Charles : - Les gens mariés ont généralement des enfants. Eh bien, les enfants, sept ou huit, sont également assurés, sans que vous deviez payer pour eux. S’ils devaient mourir avant l’âge de huit ans, la Compagnie vous indemniserait.
Pierre : - Combien ? Certainement 5 francs.
Charles : - Vous faites erreur. Il y a six mois j’ai perdu mon Louis, un enfant de trois ans, et j’ai reçu 30 francs !
Pierre : - Trente francs ? Comment est-ce possible ?
Charles : - Je l’ignore, mais le fait est qu’on m’a payé ; l’enfant est mort la nuit ; le lendemain après-midi, j’avais l’argent en main.
Pierre : - C’est à peine croyable. Mais c’est bien réel puisque vous avez touché.
Charles : - Mais ce n’est rien encore.


Pierre : - Quoi donc ?
Charles : - En cas de fausse couche on touche également une indemnité. Le fait est rare, mais il se présente cependant. A la mort de mon Louis, par suite de l’émotion, ma femme a eu une perte.
Pierre : - Et qu’avez-vous touché ?
Charles : - Vingt francs.
Pierre : - Vingt francs  ? Ce sont mensonges que vous me contez.
Charles : - Pourquoi vous mentirais-je ?
Pierre : - C’est exact, nous sommes bons amis ; mais c’est égal. C’est si extraordinaire qu’on a peine à le croire.
Charles : - C’est ainsi. Au début non plus je ne pouvais y croire ; je pensais que c’étaient tromperies dans le genre de romans-livraisons ou de ces assurances sur le bétail dont on n’entend plus parler une fois le versement opéré. Mais ma femme nous a fait inscrire sans m’en rien dire, parce que je faisais de l’opposition. Maintenant, il est vrai, je reconnais que la Compagnie paye bien et agit correctement.
Pierre : - Vous êtes satisfait ?
Charles : - Vous vous l’imaginez, trente et vingt font cinquante francs trouvés en trois semaines : c’est une aubaine pour un ménage ouvrier.”

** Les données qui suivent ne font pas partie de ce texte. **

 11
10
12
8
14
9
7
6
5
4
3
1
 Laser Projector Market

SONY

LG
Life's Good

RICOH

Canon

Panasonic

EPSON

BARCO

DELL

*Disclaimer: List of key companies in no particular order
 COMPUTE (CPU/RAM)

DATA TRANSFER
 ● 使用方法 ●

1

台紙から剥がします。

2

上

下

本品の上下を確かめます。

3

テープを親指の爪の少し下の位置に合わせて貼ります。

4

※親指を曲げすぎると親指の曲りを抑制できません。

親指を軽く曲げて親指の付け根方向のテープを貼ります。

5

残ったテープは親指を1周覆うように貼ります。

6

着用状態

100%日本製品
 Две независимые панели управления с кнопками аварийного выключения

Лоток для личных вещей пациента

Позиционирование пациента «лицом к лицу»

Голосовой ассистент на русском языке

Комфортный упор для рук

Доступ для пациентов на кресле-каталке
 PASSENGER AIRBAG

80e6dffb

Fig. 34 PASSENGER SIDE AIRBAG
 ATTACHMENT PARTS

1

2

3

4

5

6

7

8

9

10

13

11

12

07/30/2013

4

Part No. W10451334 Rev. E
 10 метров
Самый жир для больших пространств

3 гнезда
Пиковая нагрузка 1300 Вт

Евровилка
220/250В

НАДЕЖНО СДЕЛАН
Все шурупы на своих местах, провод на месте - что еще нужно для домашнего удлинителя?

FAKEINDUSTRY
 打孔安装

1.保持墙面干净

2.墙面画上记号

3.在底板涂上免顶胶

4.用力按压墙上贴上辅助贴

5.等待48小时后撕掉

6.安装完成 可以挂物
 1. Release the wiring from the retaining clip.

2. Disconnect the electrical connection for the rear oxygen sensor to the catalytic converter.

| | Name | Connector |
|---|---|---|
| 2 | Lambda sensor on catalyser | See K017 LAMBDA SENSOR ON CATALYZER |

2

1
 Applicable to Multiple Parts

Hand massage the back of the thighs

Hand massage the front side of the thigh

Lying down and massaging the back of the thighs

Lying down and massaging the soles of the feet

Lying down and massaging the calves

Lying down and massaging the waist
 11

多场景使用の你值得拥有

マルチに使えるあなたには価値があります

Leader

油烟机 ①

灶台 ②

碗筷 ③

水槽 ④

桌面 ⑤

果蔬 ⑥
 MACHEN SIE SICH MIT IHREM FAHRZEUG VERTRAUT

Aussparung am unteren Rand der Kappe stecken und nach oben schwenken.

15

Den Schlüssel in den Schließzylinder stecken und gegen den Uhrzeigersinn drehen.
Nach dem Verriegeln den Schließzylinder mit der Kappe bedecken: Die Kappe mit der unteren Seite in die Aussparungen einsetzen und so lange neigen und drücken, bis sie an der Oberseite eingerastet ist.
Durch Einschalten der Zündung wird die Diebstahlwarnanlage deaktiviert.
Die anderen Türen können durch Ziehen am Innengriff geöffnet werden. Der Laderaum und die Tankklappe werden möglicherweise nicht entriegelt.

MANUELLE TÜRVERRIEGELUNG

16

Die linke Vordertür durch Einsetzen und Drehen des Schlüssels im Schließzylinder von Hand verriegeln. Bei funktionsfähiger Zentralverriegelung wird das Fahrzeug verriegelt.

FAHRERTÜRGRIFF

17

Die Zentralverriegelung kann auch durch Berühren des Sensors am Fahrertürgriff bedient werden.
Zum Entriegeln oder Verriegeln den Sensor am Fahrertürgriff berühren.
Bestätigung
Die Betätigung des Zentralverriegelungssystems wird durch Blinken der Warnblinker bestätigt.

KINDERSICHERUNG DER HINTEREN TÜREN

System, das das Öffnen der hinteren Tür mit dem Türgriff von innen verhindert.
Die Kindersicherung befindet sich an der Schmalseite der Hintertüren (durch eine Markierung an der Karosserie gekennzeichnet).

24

Cette conversation-réclame se termine par un mot de la fin :
Charles : - Cette Compagnie est établie d’après les lois belges et approuvée par Sa Majesté le Roi.
Pierre : - Approuvée par le Roi ! Elle est donc excellente, car le Roi n’approuverait rien qui n’ait été l’objet d’une enquête, et, s’il l’approuve, c’est qu’elle est régulière.

La revue fait remarquer que M. le Dr Dupureux a étudié 141 enfants assurés en bas âge. Résultat : 140 sur 141 sont morts avant un an d’assurance.

(Extrait des rapports de l’Inspecteur départemental de l’Assistance publique du Finistère à Monsieur le Préfet du Finistère. Année 1900. Archive du Conseil général du Finistère).